Your assignment
Output each entry exactly as written.

Supplied data
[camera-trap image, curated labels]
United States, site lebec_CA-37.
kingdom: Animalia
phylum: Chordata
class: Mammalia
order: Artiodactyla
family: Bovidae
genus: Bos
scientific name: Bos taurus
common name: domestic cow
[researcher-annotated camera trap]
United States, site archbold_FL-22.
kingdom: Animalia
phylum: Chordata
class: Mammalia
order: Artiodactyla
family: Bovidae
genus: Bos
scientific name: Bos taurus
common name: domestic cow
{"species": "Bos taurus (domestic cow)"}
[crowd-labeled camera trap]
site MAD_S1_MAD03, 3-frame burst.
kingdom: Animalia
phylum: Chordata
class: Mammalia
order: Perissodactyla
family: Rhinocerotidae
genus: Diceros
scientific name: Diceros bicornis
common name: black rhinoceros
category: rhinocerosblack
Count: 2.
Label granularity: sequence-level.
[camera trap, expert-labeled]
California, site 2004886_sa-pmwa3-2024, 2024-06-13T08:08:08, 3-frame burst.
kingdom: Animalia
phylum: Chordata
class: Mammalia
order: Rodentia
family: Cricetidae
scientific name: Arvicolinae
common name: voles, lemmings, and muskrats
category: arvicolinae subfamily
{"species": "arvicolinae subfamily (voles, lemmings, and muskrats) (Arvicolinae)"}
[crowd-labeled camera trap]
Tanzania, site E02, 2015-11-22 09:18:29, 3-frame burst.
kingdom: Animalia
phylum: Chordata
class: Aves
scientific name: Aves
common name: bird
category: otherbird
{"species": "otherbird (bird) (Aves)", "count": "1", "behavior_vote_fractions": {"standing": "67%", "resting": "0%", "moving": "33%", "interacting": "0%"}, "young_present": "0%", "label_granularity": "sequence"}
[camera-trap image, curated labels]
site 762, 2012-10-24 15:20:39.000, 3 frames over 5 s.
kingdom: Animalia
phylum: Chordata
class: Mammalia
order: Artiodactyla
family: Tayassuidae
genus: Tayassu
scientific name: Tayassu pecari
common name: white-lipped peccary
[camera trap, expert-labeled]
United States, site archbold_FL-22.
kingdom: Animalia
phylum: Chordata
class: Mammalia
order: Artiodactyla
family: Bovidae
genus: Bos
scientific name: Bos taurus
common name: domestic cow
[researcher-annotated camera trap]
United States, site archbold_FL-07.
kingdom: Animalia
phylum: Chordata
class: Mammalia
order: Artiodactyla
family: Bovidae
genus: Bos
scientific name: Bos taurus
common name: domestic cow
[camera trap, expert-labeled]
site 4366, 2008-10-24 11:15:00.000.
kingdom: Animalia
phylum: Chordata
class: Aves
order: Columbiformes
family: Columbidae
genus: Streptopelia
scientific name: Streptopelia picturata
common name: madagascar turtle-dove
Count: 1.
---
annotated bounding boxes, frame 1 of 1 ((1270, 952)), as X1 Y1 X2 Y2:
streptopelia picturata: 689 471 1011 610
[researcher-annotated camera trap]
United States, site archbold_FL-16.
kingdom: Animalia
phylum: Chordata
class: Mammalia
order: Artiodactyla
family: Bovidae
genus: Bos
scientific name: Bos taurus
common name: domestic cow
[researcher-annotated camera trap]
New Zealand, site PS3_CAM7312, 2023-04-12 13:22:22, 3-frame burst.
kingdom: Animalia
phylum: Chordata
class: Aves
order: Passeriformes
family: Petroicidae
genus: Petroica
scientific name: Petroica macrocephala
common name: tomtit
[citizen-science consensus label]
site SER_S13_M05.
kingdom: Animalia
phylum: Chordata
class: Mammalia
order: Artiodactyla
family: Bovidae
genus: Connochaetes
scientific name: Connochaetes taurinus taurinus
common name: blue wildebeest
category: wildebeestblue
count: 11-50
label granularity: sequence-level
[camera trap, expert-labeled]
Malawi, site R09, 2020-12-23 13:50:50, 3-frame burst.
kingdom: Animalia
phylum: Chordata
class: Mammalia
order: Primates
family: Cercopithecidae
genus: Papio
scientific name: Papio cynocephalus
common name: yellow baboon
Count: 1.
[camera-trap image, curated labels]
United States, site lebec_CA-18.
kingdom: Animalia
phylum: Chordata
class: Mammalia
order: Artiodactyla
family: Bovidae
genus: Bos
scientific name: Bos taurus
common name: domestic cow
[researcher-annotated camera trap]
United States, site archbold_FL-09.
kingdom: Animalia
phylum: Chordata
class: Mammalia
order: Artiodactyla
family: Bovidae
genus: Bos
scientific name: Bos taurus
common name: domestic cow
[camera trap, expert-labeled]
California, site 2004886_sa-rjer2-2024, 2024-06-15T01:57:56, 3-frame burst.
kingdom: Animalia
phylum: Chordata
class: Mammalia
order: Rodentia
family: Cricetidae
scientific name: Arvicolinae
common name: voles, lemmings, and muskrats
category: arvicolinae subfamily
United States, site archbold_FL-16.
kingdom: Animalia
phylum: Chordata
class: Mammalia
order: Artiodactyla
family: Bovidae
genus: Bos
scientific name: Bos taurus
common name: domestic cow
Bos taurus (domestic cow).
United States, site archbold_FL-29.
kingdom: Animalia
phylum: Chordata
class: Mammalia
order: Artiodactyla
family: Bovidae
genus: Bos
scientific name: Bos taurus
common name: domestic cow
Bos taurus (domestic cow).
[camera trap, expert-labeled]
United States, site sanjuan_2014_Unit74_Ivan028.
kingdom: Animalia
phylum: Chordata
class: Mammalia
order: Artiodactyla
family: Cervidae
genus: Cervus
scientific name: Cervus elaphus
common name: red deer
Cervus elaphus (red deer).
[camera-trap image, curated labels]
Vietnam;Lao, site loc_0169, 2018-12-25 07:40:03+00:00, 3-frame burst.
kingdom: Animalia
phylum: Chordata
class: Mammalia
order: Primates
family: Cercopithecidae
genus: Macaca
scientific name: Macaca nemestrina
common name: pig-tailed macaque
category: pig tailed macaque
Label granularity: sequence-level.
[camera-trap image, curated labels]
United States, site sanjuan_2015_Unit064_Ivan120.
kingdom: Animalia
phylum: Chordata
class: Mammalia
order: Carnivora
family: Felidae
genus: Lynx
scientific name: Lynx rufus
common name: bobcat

Reply to the exercise
[camera-trap image, curated labels]
United States, site lebec_CA-37.
kingdom: Animalia
phylum: Chordata
class: Mammalia
order: Artiodactyla
family: Bovidae
genus: Bos
scientific name: Bos taurus
common name: domestic cow
[researcher-annotated camera trap]
United States, site archbold_FL-22.
kingdom: Animalia
phylum: Chordata
class: Mammalia
order: Artiodactyla
family: Bovidae
genus: Bos
scientific name: Bos taurus
common name: domestic cow
{"species": "Bos taurus (domestic cow)"}
[crowd-labeled camera trap]
site MAD_S1_MAD03, 3-frame burst.
kingdom: Animalia
phylum: Chordata
class: Mammalia
order: Perissodactyla
family: Rhinocerotidae
genus: Diceros
scientific name: Diceros bicornis
common name: black rhinoceros
category: rhinocerosblack
Count: 2.
Label granularity: sequence-level.
[camera trap, expert-labeled]
California, site 2004886_sa-pmwa3-2024, 2024-06-13T08:08:08, 3-frame burst.
kingdom: Animalia
phylum: Chordata
class: Mammalia
order: Rodentia
family: Cricetidae
scientific name: Arvicolinae
common name: voles, lemmings, and muskrats
category: arvicolinae subfamily
{"species": "arvicolinae subfamily (voles, lemmings, and muskrats) (Arvicolinae)"}
[crowd-labeled camera trap]
Tanzania, site E02, 2015-11-22 09:18:29, 3-frame burst.
kingdom: Animalia
phylum: Chordata
class: Aves
scientific name: Aves
common name: bird
category: otherbird
{"species": "otherbird (bird) (Aves)", "count": "1", "behavior_vote_fractions": {"standing": "67%", "resting": "0%", "moving": "33%", "interacting": "0%"}, "young_present": "0%", "label_granularity": "sequence"}
[camera-trap image, curated labels]
site 762, 2012-10-24 15:20:39.000, 3 frames over 5 s.
kingdom: Animalia
phylum: Chordata
class: Mammalia
order: Artiodactyla
family: Tayassuidae
genus: Tayassu
scientific name: Tayassu pecari
common name: white-lipped peccary
[camera trap, expert-labeled]
United States, site archbold_FL-22.
kingdom: Animalia
phylum: Chordata
class: Mammalia
order: Artiodactyla
family: Bovidae
genus: Bos
scientific name: Bos taurus
common name: domestic cow
[researcher-annotated camera trap]
United States, site archbold_FL-07.
kingdom: Animalia
phylum: Chordata
class: Mammalia
order: Artiodactyla
family: Bovidae
genus: Bos
scientific name: Bos taurus
common name: domestic cow
[camera trap, expert-labeled]
site 4366, 2008-10-24 11:15:00.000.
kingdom: Animalia
phylum: Chordata
class: Aves
order: Columbiformes
family: Columbidae
genus: Streptopelia
scientific name: Streptopelia picturata
common name: madagascar turtle-dove
Count: 1.
---
annotated bounding boxes, frame 1 of 1 ((1270, 952)), as X1 Y1 X2 Y2:
streptopelia picturata: 689 471 1011 610
[researcher-annotated camera trap]
United States, site archbold_FL-16.
kingdom: Animalia
phylum: Chordata
class: Mammalia
order: Artiodactyla
family: Bovidae
genus: Bos
scientific name: Bos taurus
common name: domestic cow
[researcher-annotated camera trap]
New Zealand, site PS3_CAM7312, 2023-04-12 13:22:22, 3-frame burst.
kingdom: Animalia
phylum: Chordata
class: Aves
order: Passeriformes
family: Petroicidae
genus: Petroica
scientific name: Petroica macrocephala
common name: tomtit
[citizen-science consensus label]
site SER_S13_M05.
kingdom: Animalia
phylum: Chordata
class: Mammalia
order: Artiodactyla
family: Bovidae
genus: Connochaetes
scientific name: Connochaetes taurinus taurinus
common name: blue wildebeest
category: wildebeestblue
count: 11-50
label granularity: sequence-level
[camera trap, expert-labeled]
Malawi, site R09, 2020-12-23 13:50:50, 3-frame burst.
kingdom: Animalia
phylum: Chordata
class: Mammalia
order: Primates
family: Cercopithecidae
genus: Papio
scientific name: Papio cynocephalus
common name: yellow baboon
Count: 1.
[camera-trap image, curated labels]
United States, site lebec_CA-18.
kingdom: Animalia
phylum: Chordata
class: Mammalia
order: Artiodactyla
family: Bovidae
genus: Bos
scientific name: Bos taurus
common name: domestic cow
[researcher-annotated camera trap]
United States, site archbold_FL-09.
kingdom: Animalia
phylum: Chordata
class: Mammalia
order: Artiodactyla
family: Bovidae
genus: Bos
scientific name: Bos taurus
common name: domestic cow
[camera trap, expert-labeled]
California, site 2004886_sa-rjer2-2024, 2024-06-15T01:57:56, 3-frame burst.
kingdom: Animalia
phylum: Chordata
class: Mammalia
order: Rodentia
family: Cricetidae
scientific name: Arvicolinae
common name: voles, lemmings, and muskrats
category: arvicolinae subfamily
United States, site archbold_FL-16.
kingdom: Animalia
phylum: Chordata
class: Mammalia
order: Artiodactyla
family: Bovidae
genus: Bos
scientific name: Bos taurus
common name: domestic cow
Bos taurus (domestic cow).
United States, site archbold_FL-29.
kingdom: Animalia
phylum: Chordata
class: Mammalia
order: Artiodactyla
family: Bovidae
genus: Bos
scientific name: Bos taurus
common name: domestic cow
Bos taurus (domestic cow).
[camera trap, expert-labeled]
United States, site sanjuan_2014_Unit74_Ivan028.
kingdom: Animalia
phylum: Chordata
class: Mammalia
order: Artiodactyla
family: Cervidae
genus: Cervus
scientific name: Cervus elaphus
common name: red deer
Cervus elaphus (red deer).
[camera-trap image, curated labels]
Vietnam;Lao, site loc_0169, 2018-12-25 07:40:03+00:00, 3-frame burst.
kingdom: Animalia
phylum: Chordata
class: Mammalia
order: Primates
family: Cercopithecidae
genus: Macaca
scientific name: Macaca nemestrina
common name: pig-tailed macaque
category: pig tailed macaque
Label granularity: sequence-level.
[camera-trap image, curated labels]
United States, site sanjuan_2015_Unit064_Ivan120.
kingdom: Animalia
phylum: Chordata
class: Mammalia
order: Carnivora
family: Felidae
genus: Lynx
scientific name: Lynx rufus
common name: bobcat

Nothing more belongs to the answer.